[[ Records provided, beginning ]]
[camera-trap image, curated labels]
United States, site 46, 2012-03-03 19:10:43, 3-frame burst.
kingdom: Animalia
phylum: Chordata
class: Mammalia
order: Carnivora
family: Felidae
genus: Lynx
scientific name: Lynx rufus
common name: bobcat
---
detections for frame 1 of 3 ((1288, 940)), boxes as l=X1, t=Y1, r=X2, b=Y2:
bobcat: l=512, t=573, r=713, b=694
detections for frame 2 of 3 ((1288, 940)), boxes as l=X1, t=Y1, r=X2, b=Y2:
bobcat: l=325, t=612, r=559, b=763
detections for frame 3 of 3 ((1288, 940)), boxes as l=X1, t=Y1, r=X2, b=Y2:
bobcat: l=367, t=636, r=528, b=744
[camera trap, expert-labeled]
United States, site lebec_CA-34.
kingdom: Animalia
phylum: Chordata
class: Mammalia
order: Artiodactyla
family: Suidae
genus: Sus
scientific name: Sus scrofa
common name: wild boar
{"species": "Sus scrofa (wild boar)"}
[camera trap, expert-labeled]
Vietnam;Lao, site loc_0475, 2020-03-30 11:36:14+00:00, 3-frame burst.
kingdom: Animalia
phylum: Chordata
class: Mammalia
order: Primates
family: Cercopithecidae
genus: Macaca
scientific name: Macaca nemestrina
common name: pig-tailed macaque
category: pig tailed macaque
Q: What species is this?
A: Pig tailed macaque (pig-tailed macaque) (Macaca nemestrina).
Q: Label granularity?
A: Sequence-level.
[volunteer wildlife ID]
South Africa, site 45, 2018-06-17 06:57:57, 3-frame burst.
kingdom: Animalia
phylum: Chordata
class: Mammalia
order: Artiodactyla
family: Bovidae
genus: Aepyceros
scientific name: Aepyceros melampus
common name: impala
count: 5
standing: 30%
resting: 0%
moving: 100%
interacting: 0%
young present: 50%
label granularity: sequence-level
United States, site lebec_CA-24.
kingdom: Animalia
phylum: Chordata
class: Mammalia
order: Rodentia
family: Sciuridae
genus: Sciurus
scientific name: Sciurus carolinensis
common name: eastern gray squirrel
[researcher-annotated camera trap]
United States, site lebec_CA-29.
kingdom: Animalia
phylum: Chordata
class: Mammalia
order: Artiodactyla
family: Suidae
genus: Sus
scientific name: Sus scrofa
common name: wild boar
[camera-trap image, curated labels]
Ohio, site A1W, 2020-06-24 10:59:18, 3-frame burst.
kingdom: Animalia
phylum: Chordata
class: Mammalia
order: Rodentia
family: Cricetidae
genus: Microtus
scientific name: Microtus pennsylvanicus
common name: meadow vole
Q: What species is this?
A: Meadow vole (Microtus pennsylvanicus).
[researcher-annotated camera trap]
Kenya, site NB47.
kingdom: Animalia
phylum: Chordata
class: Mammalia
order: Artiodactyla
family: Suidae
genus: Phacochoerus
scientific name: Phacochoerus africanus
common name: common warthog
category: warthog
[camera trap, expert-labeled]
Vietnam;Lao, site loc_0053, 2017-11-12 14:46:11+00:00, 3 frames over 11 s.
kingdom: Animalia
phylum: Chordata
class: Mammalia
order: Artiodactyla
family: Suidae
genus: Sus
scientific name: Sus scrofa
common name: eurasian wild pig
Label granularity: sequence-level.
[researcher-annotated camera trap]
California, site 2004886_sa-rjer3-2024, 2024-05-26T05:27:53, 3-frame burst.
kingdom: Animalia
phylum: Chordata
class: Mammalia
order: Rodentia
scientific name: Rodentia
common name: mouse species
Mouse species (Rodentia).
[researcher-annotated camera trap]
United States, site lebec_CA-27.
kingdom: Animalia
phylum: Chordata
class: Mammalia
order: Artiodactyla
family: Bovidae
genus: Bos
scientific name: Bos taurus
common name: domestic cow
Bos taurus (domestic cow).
[[ Records provided, end ]]
● Task prompt: Every record needs to be written out again, exactly as it was given.

● Finished exercise:
[camera-trap image, curated labels]
United States, site 46, 2012-03-03 19:10:43, 3-frame burst.
kingdom: Animalia
phylum: Chordata
class: Mammalia
order: Carnivora
family: Felidae
genus: Lynx
scientific name: Lynx rufus
common name: bobcat
---
detections for frame 1 of 3 ((1288, 940)), boxes as l=X1, t=Y1, r=X2, b=Y2:
bobcat: l=512, t=573, r=713, b=694
detections for frame 2 of 3 ((1288, 940)), boxes as l=X1, t=Y1, r=X2, b=Y2:
bobcat: l=325, t=612, r=559, b=763
detections for frame 3 of 3 ((1288, 940)), boxes as l=X1, t=Y1, r=X2, b=Y2:
bobcat: l=367, t=636, r=528, b=744
[camera trap, expert-labeled]
United States, site lebec_CA-34.
kingdom: Animalia
phylum: Chordata
class: Mammalia
order: Artiodactyla
family: Suidae
genus: Sus
scientific name: Sus scrofa
common name: wild boar
{"species": "Sus scrofa (wild boar)"}
[camera trap, expert-labeled]
Vietnam;Lao, site loc_0475, 2020-03-30 11:36:14+00:00, 3-frame burst.
kingdom: Animalia
phylum: Chordata
class: Mammalia
order: Primates
family: Cercopithecidae
genus: Macaca
scientific name: Macaca nemestrina
common name: pig-tailed macaque
category: pig tailed macaque
Q: What species is this?
A: Pig tailed macaque (pig-tailed macaque) (Macaca nemestrina).
Q: Label granularity?
A: Sequence-level.
[volunteer wildlife ID]
South Africa, site 45, 2018-06-17 06:57:57, 3-frame burst.
kingdom: Animalia
phylum: Chordata
class: Mammalia
order: Artiodactyla
family: Bovidae
genus: Aepyceros
scientific name: Aepyceros melampus
common name: impala
count: 5
standing: 30%
resting: 0%
moving: 100%
interacting: 0%
young present: 50%
label granularity: sequence-level
United States, site lebec_CA-24.
kingdom: Animalia
phylum: Chordata
class: Mammalia
order: Rodentia
family: Sciuridae
genus: Sciurus
scientific name: Sciurus carolinensis
common name: eastern gray squirrel
[researcher-annotated camera trap]
United States, site lebec_CA-29.
kingdom: Animalia
phylum: Chordata
class: Mammalia
order: Artiodactyla
family: Suidae
genus: Sus
scientific name: Sus scrofa
common name: wild boar
[camera-trap image, curated labels]
Ohio, site A1W, 2020-06-24 10:59:18, 3-frame burst.
kingdom: Animalia
phylum: Chordata
class: Mammalia
order: Rodentia
family: Cricetidae
genus: Microtus
scientific name: Microtus pennsylvanicus
common name: meadow vole
Q: What species is this?
A: Meadow vole (Microtus pennsylvanicus).
[researcher-annotated camera trap]
Kenya, site NB47.
kingdom: Animalia
phylum: Chordata
class: Mammalia
order: Artiodactyla
family: Suidae
genus: Phacochoerus
scientific name: Phacochoerus africanus
common name: common warthog
category: warthog
[camera trap, expert-labeled]
Vietnam;Lao, site loc_0053, 2017-11-12 14:46:11+00:00, 3 frames over 11 s.
kingdom: Animalia
phylum: Chordata
class: Mammalia
order: Artiodactyla
family: Suidae
genus: Sus
scientific name: Sus scrofa
common name: eurasian wild pig
Label granularity: sequence-level.
[researcher-annotated camera trap]
California, site 2004886_sa-rjer3-2024, 2024-05-26T05:27:53, 3-frame burst.
kingdom: Animalia
phylum: Chordata
class: Mammalia
order: Rodentia
scientific name: Rodentia
common name: mouse species
Mouse species (Rodentia).
[researcher-annotated camera trap]
United States, site lebec_CA-27.
kingdom: Animalia
phylum: Chordata
class: Mammalia
order: Artiodactyla
family: Bovidae
genus: Bos
scientific name: Bos taurus
common name: domestic cow
Bos taurus (domestic cow).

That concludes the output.